# Problem details
Set out as a numbered list the lines of the data that start with the line containing "As seen in the photograph, what" and end with the line containing "5098 millimetres", both included. Leave out blank lines.
[start]
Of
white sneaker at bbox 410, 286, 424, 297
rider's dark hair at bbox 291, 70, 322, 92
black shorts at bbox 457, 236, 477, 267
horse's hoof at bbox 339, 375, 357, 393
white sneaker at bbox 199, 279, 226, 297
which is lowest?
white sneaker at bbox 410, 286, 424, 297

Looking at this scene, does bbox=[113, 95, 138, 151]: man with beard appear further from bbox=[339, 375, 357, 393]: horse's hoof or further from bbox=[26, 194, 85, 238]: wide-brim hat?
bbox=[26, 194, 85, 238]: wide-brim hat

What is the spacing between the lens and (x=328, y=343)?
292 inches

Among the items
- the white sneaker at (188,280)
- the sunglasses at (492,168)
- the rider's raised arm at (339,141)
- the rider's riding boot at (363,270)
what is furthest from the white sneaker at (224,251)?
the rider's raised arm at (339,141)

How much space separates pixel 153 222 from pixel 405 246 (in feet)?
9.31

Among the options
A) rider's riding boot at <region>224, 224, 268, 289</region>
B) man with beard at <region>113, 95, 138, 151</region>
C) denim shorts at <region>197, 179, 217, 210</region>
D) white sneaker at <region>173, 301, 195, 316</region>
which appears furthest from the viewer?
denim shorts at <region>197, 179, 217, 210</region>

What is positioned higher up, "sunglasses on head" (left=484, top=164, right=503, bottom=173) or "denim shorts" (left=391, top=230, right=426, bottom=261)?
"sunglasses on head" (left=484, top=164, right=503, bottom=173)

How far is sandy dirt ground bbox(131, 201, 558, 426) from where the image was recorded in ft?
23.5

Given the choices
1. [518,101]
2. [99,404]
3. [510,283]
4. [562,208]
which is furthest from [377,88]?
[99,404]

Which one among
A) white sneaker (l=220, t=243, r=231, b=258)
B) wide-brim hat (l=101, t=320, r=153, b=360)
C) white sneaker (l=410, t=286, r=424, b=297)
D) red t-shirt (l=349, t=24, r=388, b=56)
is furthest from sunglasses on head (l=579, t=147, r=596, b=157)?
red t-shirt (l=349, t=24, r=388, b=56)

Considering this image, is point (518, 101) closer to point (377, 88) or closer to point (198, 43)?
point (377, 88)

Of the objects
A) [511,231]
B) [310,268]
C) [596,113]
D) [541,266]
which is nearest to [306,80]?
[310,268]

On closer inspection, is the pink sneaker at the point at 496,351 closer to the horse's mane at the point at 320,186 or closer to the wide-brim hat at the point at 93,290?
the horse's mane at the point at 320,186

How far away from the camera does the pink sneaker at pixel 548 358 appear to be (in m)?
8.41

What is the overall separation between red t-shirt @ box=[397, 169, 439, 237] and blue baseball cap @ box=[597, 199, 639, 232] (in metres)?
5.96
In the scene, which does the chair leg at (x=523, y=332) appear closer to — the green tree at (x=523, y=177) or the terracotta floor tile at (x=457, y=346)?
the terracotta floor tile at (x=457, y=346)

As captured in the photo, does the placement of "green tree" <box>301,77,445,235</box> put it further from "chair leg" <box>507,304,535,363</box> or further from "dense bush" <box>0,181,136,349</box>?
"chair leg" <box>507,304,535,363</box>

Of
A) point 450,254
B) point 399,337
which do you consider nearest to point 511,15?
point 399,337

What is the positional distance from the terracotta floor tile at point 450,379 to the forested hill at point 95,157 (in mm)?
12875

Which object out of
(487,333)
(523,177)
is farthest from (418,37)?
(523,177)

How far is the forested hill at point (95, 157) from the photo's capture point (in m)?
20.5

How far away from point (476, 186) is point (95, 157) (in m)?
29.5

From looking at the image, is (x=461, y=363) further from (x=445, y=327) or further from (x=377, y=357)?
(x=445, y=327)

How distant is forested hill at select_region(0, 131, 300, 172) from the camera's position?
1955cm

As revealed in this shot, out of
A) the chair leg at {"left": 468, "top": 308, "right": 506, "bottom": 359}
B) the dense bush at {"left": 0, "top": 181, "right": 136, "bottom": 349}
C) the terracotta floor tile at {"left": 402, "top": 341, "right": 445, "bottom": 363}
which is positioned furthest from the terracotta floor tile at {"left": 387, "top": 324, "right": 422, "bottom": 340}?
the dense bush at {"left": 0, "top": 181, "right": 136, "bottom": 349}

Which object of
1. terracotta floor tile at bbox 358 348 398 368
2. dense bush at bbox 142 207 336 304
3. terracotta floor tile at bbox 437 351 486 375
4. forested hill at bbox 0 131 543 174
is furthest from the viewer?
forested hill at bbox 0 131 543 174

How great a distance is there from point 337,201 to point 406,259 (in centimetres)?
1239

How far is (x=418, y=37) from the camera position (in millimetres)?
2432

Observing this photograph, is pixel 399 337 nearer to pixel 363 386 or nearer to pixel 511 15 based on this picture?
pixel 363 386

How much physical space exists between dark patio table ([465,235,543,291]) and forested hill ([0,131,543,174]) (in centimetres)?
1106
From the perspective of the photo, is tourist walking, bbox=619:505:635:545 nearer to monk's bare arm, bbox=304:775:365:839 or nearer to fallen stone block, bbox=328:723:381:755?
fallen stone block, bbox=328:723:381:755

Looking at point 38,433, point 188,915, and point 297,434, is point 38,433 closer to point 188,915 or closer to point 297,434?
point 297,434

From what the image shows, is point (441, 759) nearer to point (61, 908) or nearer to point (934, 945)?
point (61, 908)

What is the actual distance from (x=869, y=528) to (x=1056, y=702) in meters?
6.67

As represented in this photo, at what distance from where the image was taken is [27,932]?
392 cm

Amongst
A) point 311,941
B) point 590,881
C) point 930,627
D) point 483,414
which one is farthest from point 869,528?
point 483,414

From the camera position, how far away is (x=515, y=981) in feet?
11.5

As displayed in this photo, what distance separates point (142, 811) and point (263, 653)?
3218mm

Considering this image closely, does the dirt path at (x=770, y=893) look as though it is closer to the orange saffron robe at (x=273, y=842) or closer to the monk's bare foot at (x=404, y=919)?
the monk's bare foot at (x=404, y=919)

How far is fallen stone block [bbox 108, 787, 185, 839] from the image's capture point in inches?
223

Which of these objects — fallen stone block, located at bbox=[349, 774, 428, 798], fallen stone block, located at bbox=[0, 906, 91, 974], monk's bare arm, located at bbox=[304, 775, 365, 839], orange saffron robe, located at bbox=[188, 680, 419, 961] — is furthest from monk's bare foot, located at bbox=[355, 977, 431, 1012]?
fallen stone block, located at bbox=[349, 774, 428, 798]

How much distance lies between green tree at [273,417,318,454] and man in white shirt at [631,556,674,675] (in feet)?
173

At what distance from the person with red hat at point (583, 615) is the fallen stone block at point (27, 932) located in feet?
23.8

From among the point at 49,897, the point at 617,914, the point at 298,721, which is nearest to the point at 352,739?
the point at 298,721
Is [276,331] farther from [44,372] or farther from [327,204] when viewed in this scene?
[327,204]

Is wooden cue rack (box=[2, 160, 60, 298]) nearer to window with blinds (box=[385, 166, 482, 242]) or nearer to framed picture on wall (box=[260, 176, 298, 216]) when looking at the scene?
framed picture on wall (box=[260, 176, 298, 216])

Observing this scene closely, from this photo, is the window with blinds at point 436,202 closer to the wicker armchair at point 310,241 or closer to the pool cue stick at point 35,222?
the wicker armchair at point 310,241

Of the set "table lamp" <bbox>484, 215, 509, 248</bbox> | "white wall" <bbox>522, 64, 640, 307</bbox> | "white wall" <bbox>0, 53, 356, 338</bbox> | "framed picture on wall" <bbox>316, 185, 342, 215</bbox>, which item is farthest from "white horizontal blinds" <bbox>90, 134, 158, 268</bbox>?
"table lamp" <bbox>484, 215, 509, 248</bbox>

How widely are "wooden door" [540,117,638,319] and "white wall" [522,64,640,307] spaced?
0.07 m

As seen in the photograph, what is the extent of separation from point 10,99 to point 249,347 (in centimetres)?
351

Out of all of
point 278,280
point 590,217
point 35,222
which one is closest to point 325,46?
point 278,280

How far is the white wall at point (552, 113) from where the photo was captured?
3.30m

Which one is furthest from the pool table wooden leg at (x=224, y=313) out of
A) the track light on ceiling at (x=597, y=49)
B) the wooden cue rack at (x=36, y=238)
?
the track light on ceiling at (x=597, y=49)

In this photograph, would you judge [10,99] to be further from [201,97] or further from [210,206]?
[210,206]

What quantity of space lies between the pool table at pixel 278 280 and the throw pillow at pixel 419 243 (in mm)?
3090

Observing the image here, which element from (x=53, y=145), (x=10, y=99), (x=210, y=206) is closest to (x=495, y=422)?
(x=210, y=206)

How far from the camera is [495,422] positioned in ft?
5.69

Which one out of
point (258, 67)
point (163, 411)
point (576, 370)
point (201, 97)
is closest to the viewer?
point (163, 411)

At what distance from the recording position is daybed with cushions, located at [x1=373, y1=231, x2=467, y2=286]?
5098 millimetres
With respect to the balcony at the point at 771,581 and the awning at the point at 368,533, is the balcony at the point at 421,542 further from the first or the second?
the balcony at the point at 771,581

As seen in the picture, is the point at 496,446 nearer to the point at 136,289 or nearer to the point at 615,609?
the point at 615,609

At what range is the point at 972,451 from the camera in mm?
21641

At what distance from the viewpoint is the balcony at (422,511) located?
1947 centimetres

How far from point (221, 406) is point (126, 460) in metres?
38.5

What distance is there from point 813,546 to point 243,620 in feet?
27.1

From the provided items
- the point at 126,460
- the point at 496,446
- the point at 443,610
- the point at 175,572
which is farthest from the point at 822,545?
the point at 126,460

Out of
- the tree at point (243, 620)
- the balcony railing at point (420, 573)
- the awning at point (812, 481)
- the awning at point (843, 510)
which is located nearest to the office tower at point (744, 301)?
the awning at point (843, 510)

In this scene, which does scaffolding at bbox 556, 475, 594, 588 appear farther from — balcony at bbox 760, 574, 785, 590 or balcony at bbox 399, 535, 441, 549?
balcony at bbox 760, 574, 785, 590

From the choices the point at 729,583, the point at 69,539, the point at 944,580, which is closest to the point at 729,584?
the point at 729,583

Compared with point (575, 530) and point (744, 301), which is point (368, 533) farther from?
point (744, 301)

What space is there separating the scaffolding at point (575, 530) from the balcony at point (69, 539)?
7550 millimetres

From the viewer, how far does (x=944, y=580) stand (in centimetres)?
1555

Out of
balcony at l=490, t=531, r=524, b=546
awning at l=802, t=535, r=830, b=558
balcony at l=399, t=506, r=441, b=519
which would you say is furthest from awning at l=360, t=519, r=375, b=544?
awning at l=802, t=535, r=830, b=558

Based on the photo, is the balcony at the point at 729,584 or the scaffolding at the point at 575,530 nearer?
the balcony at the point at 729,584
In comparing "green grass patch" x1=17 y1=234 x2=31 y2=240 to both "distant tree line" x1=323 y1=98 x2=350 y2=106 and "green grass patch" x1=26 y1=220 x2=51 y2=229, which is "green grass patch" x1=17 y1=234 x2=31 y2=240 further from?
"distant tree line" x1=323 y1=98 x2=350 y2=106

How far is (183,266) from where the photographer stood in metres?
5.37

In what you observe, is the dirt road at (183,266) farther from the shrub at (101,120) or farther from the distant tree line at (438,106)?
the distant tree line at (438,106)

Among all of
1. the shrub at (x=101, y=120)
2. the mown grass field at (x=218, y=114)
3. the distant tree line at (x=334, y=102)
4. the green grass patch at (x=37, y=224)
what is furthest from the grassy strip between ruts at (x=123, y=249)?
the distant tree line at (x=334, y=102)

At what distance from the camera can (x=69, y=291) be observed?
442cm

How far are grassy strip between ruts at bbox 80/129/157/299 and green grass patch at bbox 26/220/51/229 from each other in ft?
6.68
[end]
# Output for this task
1. As seen in the photograph, what is the extent of separation from point 10,99 to point 249,347 (in centimetres)?
2. 351
3. Out of all of
4. point 278,280
5. point 590,217
6. point 35,222
7. which one is closest to point 325,46?
8. point 278,280
9. How far is the white wall at point (552, 113) from where the photo was captured?
10. 3.30m
11. Which one is furthest from the pool table wooden leg at (x=224, y=313) out of
12. A) the track light on ceiling at (x=597, y=49)
13. B) the wooden cue rack at (x=36, y=238)
14. ?
15. the track light on ceiling at (x=597, y=49)
16. In this photograph, would you judge [10,99] to be further from [201,97] or further from [210,206]?
17. [210,206]
18. What quantity of space lies between the pool table at pixel 278 280 and the throw pillow at pixel 419 243 (in mm)?
19. 3090
20. Observing the image here, which element from (x=53, y=145), (x=10, y=99), (x=210, y=206) is closest to (x=495, y=422)?
21. (x=210, y=206)
22. How far from the camera is [495,422] positioned in ft?
23. 5.69
24. Which one out of
25. point (258, 67)
26. point (163, 411)
27. point (576, 370)
28. point (201, 97)
29. is closest to the viewer?
30. point (163, 411)
31. At what distance from the recording position is daybed with cushions, located at [x1=373, y1=231, x2=467, y2=286]?
32. 5098 millimetres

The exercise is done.